## Data listing
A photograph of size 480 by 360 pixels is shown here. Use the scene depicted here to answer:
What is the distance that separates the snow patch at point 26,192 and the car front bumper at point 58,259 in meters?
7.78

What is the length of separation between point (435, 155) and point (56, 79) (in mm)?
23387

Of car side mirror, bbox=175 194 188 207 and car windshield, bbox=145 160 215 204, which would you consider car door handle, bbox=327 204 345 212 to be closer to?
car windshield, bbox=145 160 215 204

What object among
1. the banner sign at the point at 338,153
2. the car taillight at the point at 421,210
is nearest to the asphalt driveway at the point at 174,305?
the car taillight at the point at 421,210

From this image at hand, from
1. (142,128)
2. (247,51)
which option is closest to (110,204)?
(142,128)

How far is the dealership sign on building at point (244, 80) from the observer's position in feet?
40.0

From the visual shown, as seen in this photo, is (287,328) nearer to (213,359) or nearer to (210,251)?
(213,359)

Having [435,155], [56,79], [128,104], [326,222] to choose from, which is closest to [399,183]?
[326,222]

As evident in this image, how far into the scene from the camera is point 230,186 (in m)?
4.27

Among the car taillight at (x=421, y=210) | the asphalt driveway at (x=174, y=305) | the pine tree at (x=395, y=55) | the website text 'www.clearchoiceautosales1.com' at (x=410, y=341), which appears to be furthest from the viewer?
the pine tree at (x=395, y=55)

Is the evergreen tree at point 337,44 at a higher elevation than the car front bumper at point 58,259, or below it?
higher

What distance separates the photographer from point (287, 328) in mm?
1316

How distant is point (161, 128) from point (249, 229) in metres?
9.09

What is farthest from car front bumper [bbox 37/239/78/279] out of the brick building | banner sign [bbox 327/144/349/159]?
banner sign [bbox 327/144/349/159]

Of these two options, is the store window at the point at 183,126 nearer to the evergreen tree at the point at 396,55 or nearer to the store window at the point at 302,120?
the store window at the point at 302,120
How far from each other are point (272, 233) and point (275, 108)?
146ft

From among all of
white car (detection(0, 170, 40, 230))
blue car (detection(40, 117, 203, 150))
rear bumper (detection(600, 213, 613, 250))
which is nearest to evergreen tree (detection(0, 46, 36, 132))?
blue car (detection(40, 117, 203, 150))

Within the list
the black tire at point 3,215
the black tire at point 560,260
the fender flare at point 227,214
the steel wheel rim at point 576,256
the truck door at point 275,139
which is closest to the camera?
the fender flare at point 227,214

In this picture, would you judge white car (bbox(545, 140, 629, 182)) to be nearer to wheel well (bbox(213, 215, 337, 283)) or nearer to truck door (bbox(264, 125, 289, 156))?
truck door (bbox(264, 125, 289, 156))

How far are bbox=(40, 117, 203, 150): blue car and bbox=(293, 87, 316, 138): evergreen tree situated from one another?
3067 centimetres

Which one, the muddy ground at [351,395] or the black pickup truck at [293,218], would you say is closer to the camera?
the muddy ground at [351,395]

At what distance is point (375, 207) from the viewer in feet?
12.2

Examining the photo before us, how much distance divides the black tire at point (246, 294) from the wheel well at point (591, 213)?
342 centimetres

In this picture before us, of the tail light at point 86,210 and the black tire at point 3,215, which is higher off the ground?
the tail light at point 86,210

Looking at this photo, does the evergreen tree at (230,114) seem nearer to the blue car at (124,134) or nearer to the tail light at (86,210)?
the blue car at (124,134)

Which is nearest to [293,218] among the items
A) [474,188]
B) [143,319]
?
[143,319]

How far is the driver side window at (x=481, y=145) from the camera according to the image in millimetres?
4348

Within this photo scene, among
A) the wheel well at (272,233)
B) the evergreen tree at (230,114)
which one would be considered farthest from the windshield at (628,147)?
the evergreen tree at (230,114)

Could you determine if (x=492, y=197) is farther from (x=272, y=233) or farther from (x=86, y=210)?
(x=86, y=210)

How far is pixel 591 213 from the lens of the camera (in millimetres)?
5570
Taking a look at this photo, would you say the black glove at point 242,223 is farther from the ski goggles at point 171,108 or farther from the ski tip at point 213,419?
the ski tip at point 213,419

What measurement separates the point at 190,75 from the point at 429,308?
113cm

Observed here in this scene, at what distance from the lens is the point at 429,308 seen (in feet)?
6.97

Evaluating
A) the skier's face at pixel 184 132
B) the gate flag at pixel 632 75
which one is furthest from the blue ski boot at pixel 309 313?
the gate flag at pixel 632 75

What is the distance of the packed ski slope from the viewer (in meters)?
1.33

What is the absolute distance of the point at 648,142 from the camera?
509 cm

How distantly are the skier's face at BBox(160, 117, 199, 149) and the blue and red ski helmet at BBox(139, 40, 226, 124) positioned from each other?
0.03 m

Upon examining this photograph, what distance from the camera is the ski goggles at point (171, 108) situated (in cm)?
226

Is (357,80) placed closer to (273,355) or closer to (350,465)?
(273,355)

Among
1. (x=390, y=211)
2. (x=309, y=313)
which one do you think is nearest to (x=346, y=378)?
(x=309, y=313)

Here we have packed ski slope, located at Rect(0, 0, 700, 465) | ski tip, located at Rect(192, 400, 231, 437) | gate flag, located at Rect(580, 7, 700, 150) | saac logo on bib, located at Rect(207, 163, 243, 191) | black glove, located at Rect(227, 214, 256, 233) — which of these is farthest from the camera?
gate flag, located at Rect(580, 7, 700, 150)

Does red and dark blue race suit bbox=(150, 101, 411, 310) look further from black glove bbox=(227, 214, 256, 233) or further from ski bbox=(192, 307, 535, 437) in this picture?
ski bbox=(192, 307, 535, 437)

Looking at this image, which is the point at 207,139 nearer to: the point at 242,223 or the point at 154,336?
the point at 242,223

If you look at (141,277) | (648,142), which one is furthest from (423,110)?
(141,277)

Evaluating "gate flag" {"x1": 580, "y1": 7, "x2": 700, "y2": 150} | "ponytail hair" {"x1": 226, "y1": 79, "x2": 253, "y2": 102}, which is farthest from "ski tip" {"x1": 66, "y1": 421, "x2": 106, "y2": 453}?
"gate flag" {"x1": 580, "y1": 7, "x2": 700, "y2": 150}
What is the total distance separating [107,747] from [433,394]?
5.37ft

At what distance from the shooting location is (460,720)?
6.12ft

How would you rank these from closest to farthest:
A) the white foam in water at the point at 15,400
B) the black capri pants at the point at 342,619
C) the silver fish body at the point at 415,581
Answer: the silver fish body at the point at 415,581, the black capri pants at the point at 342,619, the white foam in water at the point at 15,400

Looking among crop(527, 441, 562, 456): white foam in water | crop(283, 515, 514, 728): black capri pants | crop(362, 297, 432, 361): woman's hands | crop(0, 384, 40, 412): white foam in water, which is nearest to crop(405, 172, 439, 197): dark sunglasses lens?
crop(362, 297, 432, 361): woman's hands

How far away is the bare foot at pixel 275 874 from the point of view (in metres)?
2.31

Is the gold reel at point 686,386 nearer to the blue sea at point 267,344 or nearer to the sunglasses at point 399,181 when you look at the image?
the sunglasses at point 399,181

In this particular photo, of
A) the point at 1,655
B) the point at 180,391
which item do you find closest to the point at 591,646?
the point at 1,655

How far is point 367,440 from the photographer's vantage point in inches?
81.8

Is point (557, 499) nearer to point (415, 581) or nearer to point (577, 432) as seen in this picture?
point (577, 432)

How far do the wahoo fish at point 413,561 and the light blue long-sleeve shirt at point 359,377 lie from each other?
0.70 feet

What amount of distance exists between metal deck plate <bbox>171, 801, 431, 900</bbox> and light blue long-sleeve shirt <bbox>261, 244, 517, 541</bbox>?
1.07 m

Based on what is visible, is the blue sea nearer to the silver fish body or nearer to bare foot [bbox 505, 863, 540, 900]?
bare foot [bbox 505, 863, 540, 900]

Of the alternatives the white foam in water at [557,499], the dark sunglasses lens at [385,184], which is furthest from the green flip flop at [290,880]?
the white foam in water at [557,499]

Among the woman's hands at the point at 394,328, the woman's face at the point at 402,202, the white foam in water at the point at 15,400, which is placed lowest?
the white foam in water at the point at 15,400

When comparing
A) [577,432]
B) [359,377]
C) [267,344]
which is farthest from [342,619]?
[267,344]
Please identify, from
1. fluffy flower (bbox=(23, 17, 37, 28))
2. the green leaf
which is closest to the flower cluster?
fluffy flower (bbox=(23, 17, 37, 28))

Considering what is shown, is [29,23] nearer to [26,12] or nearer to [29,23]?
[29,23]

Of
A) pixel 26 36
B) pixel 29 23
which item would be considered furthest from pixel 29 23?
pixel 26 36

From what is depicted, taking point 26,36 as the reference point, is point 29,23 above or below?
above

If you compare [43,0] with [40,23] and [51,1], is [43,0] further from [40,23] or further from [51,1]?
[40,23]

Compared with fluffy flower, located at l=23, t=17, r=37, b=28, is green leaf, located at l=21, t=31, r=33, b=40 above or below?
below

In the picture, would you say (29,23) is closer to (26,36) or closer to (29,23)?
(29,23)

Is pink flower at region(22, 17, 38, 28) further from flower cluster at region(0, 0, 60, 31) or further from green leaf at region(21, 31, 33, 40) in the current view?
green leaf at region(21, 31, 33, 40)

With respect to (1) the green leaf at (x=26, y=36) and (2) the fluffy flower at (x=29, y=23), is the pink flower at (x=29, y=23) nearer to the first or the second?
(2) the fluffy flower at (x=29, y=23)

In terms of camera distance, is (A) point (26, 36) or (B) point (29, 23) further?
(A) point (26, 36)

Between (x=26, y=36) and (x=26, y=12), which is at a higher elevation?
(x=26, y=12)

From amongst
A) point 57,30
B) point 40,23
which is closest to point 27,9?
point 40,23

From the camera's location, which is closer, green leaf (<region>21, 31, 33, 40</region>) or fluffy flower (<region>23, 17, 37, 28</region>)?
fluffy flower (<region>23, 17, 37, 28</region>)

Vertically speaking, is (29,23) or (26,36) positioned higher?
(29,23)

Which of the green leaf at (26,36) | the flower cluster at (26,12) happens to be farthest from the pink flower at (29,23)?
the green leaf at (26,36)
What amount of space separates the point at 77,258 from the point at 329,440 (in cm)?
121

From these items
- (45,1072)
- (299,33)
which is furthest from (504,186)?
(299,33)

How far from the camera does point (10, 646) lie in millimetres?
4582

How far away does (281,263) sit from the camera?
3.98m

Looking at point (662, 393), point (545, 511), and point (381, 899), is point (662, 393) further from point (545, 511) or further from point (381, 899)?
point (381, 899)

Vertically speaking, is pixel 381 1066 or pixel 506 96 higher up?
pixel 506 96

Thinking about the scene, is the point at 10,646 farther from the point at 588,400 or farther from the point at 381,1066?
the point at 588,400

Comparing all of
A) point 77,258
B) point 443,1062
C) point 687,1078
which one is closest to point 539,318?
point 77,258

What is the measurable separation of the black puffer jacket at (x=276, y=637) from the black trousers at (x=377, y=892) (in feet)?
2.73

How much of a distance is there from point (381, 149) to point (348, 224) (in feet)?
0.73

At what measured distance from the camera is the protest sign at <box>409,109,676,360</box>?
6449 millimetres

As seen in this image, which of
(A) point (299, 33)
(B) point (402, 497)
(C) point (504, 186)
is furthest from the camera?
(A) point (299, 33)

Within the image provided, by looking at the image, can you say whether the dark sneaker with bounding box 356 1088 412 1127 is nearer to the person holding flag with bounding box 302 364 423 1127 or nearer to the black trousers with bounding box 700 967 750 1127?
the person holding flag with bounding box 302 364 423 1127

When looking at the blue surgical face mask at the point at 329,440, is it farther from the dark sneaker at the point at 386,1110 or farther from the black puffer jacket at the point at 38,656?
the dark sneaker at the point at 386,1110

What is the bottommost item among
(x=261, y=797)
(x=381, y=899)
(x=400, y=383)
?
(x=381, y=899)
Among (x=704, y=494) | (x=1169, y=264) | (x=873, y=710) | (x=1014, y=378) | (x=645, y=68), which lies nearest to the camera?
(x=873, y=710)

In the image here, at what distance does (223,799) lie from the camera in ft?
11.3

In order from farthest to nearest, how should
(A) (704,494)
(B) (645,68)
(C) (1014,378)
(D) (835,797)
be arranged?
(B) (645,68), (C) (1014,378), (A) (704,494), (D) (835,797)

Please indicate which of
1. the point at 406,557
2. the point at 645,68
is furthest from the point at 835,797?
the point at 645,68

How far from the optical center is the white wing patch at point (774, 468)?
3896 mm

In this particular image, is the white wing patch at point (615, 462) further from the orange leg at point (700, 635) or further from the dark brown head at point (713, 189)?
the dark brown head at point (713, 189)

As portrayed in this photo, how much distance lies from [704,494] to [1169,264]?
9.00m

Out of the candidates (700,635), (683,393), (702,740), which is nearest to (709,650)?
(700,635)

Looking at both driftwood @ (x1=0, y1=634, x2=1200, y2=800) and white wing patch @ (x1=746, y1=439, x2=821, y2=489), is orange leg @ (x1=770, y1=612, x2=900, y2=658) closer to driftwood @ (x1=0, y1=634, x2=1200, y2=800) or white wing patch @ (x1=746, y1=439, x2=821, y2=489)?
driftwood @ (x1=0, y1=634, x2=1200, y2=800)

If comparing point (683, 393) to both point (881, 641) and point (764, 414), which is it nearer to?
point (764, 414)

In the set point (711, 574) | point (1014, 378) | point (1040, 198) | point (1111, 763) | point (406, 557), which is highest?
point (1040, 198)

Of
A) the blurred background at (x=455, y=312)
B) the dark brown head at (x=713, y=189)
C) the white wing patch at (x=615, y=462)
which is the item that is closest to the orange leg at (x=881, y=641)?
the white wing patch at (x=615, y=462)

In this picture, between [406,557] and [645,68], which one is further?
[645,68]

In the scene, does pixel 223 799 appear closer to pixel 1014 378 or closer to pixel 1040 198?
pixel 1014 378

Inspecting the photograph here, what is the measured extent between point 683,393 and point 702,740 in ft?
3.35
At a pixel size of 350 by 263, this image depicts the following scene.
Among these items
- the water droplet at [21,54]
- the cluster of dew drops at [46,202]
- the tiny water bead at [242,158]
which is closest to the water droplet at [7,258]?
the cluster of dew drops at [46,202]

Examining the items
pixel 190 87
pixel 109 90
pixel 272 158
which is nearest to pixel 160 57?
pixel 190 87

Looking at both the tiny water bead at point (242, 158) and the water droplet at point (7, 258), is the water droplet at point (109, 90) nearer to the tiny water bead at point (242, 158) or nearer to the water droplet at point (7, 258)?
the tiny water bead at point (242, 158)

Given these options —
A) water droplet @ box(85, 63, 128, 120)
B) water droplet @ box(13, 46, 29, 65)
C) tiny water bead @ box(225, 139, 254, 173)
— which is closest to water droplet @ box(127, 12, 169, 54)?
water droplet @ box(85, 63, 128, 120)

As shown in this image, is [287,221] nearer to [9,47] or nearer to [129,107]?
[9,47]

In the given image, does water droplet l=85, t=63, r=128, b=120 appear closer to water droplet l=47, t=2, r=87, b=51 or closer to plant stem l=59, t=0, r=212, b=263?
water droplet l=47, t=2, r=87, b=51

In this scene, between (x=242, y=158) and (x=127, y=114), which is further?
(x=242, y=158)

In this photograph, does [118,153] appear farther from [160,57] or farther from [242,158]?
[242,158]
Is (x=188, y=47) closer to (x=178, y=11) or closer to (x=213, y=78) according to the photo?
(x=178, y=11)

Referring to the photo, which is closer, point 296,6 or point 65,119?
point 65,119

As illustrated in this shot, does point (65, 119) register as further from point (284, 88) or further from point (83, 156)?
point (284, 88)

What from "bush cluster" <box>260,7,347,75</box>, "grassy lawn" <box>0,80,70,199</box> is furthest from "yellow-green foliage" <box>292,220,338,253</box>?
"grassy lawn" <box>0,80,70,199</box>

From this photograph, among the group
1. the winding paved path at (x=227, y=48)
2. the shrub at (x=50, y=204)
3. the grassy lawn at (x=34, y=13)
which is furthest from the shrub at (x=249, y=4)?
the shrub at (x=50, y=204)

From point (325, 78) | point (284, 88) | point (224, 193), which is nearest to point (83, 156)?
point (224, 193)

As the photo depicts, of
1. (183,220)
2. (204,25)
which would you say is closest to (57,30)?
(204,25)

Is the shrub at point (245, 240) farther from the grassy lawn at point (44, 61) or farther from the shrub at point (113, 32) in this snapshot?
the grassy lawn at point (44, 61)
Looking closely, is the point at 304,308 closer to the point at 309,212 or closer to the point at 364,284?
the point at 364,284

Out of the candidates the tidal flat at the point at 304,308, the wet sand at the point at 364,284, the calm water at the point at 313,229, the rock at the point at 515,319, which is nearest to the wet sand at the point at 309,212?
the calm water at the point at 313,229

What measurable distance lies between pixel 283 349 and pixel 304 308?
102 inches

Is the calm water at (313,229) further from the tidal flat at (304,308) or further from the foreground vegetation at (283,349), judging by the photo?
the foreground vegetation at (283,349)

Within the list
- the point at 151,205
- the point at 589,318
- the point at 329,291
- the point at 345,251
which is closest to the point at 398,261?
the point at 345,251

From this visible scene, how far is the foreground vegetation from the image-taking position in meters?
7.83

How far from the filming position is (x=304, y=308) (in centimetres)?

## What you will do
State how many lines in the rows above contain the string "pine", with case counting. Give only the number.

## The reply
2